A Rehoboth garden blossoms into a Sister Cities bond.
It’s a very big deal for a very young chapter of the 2,000-member-strong Sister Cities International: At the
tender age of four years, Rehoboth Beach Sister Cities Association won the worldwide organization’s 2014 Innovation Award for Arts and Culture for a beautiful Italian-style garden it planted on Baltimore Avenue. ‘We’re thrilled,” says Pat Coluzzi, president of RBSCA. “The garden has become quite popular.”
Rehoboth joined Sister Cities in 2010, a couple years after planting a monument to Giovanni da Verrazzano on the boardwalk, after former state historian Russ McCabe proved that the famed navigator had explored the Delaware Coast in 1524—long before the much celebrated Henry Hudson in 1609. Working with the Delaware Commission on Italian Culture and Heritage, Rehoboth established a link with the explorer’s hometown, Greve-in-Chianti, Italy.

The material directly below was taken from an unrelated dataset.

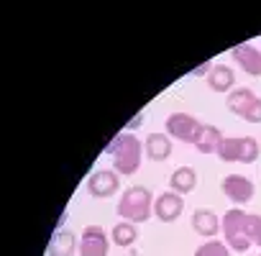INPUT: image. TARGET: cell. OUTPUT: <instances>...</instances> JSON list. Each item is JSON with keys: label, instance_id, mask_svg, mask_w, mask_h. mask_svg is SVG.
<instances>
[{"label": "cell", "instance_id": "cell-5", "mask_svg": "<svg viewBox=\"0 0 261 256\" xmlns=\"http://www.w3.org/2000/svg\"><path fill=\"white\" fill-rule=\"evenodd\" d=\"M118 187H120V174L115 169H97L87 180V192L97 200H105V197L115 195Z\"/></svg>", "mask_w": 261, "mask_h": 256}, {"label": "cell", "instance_id": "cell-10", "mask_svg": "<svg viewBox=\"0 0 261 256\" xmlns=\"http://www.w3.org/2000/svg\"><path fill=\"white\" fill-rule=\"evenodd\" d=\"M77 243L80 241L69 228H59V231H54V236L46 246V253L49 256H72L77 251Z\"/></svg>", "mask_w": 261, "mask_h": 256}, {"label": "cell", "instance_id": "cell-15", "mask_svg": "<svg viewBox=\"0 0 261 256\" xmlns=\"http://www.w3.org/2000/svg\"><path fill=\"white\" fill-rule=\"evenodd\" d=\"M223 139H225V136L220 134V128H215V125H202L200 134H197V141H195V149H197L200 154H215Z\"/></svg>", "mask_w": 261, "mask_h": 256}, {"label": "cell", "instance_id": "cell-8", "mask_svg": "<svg viewBox=\"0 0 261 256\" xmlns=\"http://www.w3.org/2000/svg\"><path fill=\"white\" fill-rule=\"evenodd\" d=\"M182 210H185V200H182V195H177V192H172V190L162 192V195L154 200V215H156L162 223H174V220L182 215Z\"/></svg>", "mask_w": 261, "mask_h": 256}, {"label": "cell", "instance_id": "cell-18", "mask_svg": "<svg viewBox=\"0 0 261 256\" xmlns=\"http://www.w3.org/2000/svg\"><path fill=\"white\" fill-rule=\"evenodd\" d=\"M215 154H218L223 162H238V157H241V136H238V139H230V136L223 139Z\"/></svg>", "mask_w": 261, "mask_h": 256}, {"label": "cell", "instance_id": "cell-6", "mask_svg": "<svg viewBox=\"0 0 261 256\" xmlns=\"http://www.w3.org/2000/svg\"><path fill=\"white\" fill-rule=\"evenodd\" d=\"M108 236L100 225H87L80 238V256H108Z\"/></svg>", "mask_w": 261, "mask_h": 256}, {"label": "cell", "instance_id": "cell-19", "mask_svg": "<svg viewBox=\"0 0 261 256\" xmlns=\"http://www.w3.org/2000/svg\"><path fill=\"white\" fill-rule=\"evenodd\" d=\"M258 154H261L258 141L251 139V136H241V157H238V162L241 164H253L258 159Z\"/></svg>", "mask_w": 261, "mask_h": 256}, {"label": "cell", "instance_id": "cell-11", "mask_svg": "<svg viewBox=\"0 0 261 256\" xmlns=\"http://www.w3.org/2000/svg\"><path fill=\"white\" fill-rule=\"evenodd\" d=\"M192 228H195V233H200L205 238H213L218 231H223L220 218L213 210H195L192 213Z\"/></svg>", "mask_w": 261, "mask_h": 256}, {"label": "cell", "instance_id": "cell-13", "mask_svg": "<svg viewBox=\"0 0 261 256\" xmlns=\"http://www.w3.org/2000/svg\"><path fill=\"white\" fill-rule=\"evenodd\" d=\"M169 187H172V192H177V195L192 192V190L197 187V172H195L192 167H179V169H174L172 177H169Z\"/></svg>", "mask_w": 261, "mask_h": 256}, {"label": "cell", "instance_id": "cell-9", "mask_svg": "<svg viewBox=\"0 0 261 256\" xmlns=\"http://www.w3.org/2000/svg\"><path fill=\"white\" fill-rule=\"evenodd\" d=\"M233 59L241 64V69L251 77H261V52L251 44H238L233 49Z\"/></svg>", "mask_w": 261, "mask_h": 256}, {"label": "cell", "instance_id": "cell-20", "mask_svg": "<svg viewBox=\"0 0 261 256\" xmlns=\"http://www.w3.org/2000/svg\"><path fill=\"white\" fill-rule=\"evenodd\" d=\"M195 256H230V248L223 241H207L195 251Z\"/></svg>", "mask_w": 261, "mask_h": 256}, {"label": "cell", "instance_id": "cell-21", "mask_svg": "<svg viewBox=\"0 0 261 256\" xmlns=\"http://www.w3.org/2000/svg\"><path fill=\"white\" fill-rule=\"evenodd\" d=\"M251 243L261 246V215H248V228H246Z\"/></svg>", "mask_w": 261, "mask_h": 256}, {"label": "cell", "instance_id": "cell-22", "mask_svg": "<svg viewBox=\"0 0 261 256\" xmlns=\"http://www.w3.org/2000/svg\"><path fill=\"white\" fill-rule=\"evenodd\" d=\"M243 120H248V123H261V97H256V100L251 103V108L246 110Z\"/></svg>", "mask_w": 261, "mask_h": 256}, {"label": "cell", "instance_id": "cell-12", "mask_svg": "<svg viewBox=\"0 0 261 256\" xmlns=\"http://www.w3.org/2000/svg\"><path fill=\"white\" fill-rule=\"evenodd\" d=\"M144 151L151 162H164L172 154V141L167 134H149V139L144 141Z\"/></svg>", "mask_w": 261, "mask_h": 256}, {"label": "cell", "instance_id": "cell-1", "mask_svg": "<svg viewBox=\"0 0 261 256\" xmlns=\"http://www.w3.org/2000/svg\"><path fill=\"white\" fill-rule=\"evenodd\" d=\"M105 154L113 157V169L118 174H134L139 167H141V154H144V144L130 136L128 131L118 134L108 146H105Z\"/></svg>", "mask_w": 261, "mask_h": 256}, {"label": "cell", "instance_id": "cell-4", "mask_svg": "<svg viewBox=\"0 0 261 256\" xmlns=\"http://www.w3.org/2000/svg\"><path fill=\"white\" fill-rule=\"evenodd\" d=\"M200 128H202V123L195 115H190V113H172L167 118V134L172 139L185 141V144H195L197 141Z\"/></svg>", "mask_w": 261, "mask_h": 256}, {"label": "cell", "instance_id": "cell-23", "mask_svg": "<svg viewBox=\"0 0 261 256\" xmlns=\"http://www.w3.org/2000/svg\"><path fill=\"white\" fill-rule=\"evenodd\" d=\"M141 120H144V113H139V115H136L134 120H130L125 128H128V131H134V128H139V125H141Z\"/></svg>", "mask_w": 261, "mask_h": 256}, {"label": "cell", "instance_id": "cell-17", "mask_svg": "<svg viewBox=\"0 0 261 256\" xmlns=\"http://www.w3.org/2000/svg\"><path fill=\"white\" fill-rule=\"evenodd\" d=\"M110 238H113V243H115V246L128 248V246H134V243H136V238H139V228H136V223L120 220V223H115V225H113Z\"/></svg>", "mask_w": 261, "mask_h": 256}, {"label": "cell", "instance_id": "cell-24", "mask_svg": "<svg viewBox=\"0 0 261 256\" xmlns=\"http://www.w3.org/2000/svg\"><path fill=\"white\" fill-rule=\"evenodd\" d=\"M210 69H213L210 64H200V67H197V69H195L192 74H210Z\"/></svg>", "mask_w": 261, "mask_h": 256}, {"label": "cell", "instance_id": "cell-16", "mask_svg": "<svg viewBox=\"0 0 261 256\" xmlns=\"http://www.w3.org/2000/svg\"><path fill=\"white\" fill-rule=\"evenodd\" d=\"M253 100H256V95H253L248 87H236V90L230 92V97L225 100V105H228V110H230V113H236V115H241V118H243Z\"/></svg>", "mask_w": 261, "mask_h": 256}, {"label": "cell", "instance_id": "cell-3", "mask_svg": "<svg viewBox=\"0 0 261 256\" xmlns=\"http://www.w3.org/2000/svg\"><path fill=\"white\" fill-rule=\"evenodd\" d=\"M220 225H223V236H225V246L236 253H243L251 248V238L246 233L248 228V213H243L241 208H233L228 210L223 218H220Z\"/></svg>", "mask_w": 261, "mask_h": 256}, {"label": "cell", "instance_id": "cell-7", "mask_svg": "<svg viewBox=\"0 0 261 256\" xmlns=\"http://www.w3.org/2000/svg\"><path fill=\"white\" fill-rule=\"evenodd\" d=\"M220 187H223V195L228 200L238 202V205L248 202L253 197V192H256L253 182L248 177H243V174H228V177H223V185Z\"/></svg>", "mask_w": 261, "mask_h": 256}, {"label": "cell", "instance_id": "cell-14", "mask_svg": "<svg viewBox=\"0 0 261 256\" xmlns=\"http://www.w3.org/2000/svg\"><path fill=\"white\" fill-rule=\"evenodd\" d=\"M207 85H210L213 92H228L236 85V74L228 64H215L207 74Z\"/></svg>", "mask_w": 261, "mask_h": 256}, {"label": "cell", "instance_id": "cell-2", "mask_svg": "<svg viewBox=\"0 0 261 256\" xmlns=\"http://www.w3.org/2000/svg\"><path fill=\"white\" fill-rule=\"evenodd\" d=\"M154 213V195L144 185L128 187L118 200V215L128 223H144Z\"/></svg>", "mask_w": 261, "mask_h": 256}]
</instances>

Then, the two cities planned a garden exchange as a way of sharing cultures and commemorating their friendship. RBSCA members traveled to Greve for the official opening of its Rehoboth-style garden in 2012. An envoy from Greve traveled to Rehoboth to dedicate its Italian-style garden last year.
RBSCA collaborated with the Delaware Commission on Italian Heritage and Culture, the city of Rehoboth Beach, regional Italian-American organizations, local Italian-American business owners and Sposato Landscape to create the garden. Coluzzi traveled to the Sister Cities International conference in San Jose, Calif., to receive the award in early August.
RBSCA has also participated in a student exchange with Greve, and Coluzzi hopes for an artist exchange in the near future. “The whole idea of a garden exchange was a lot of fun,” she says. “People have family photos taken there, wedding photos. It’s become quite popular.” She says with a laugh, “we’re just trying to show that the city of Rehoboth has things besides a boardwalk.”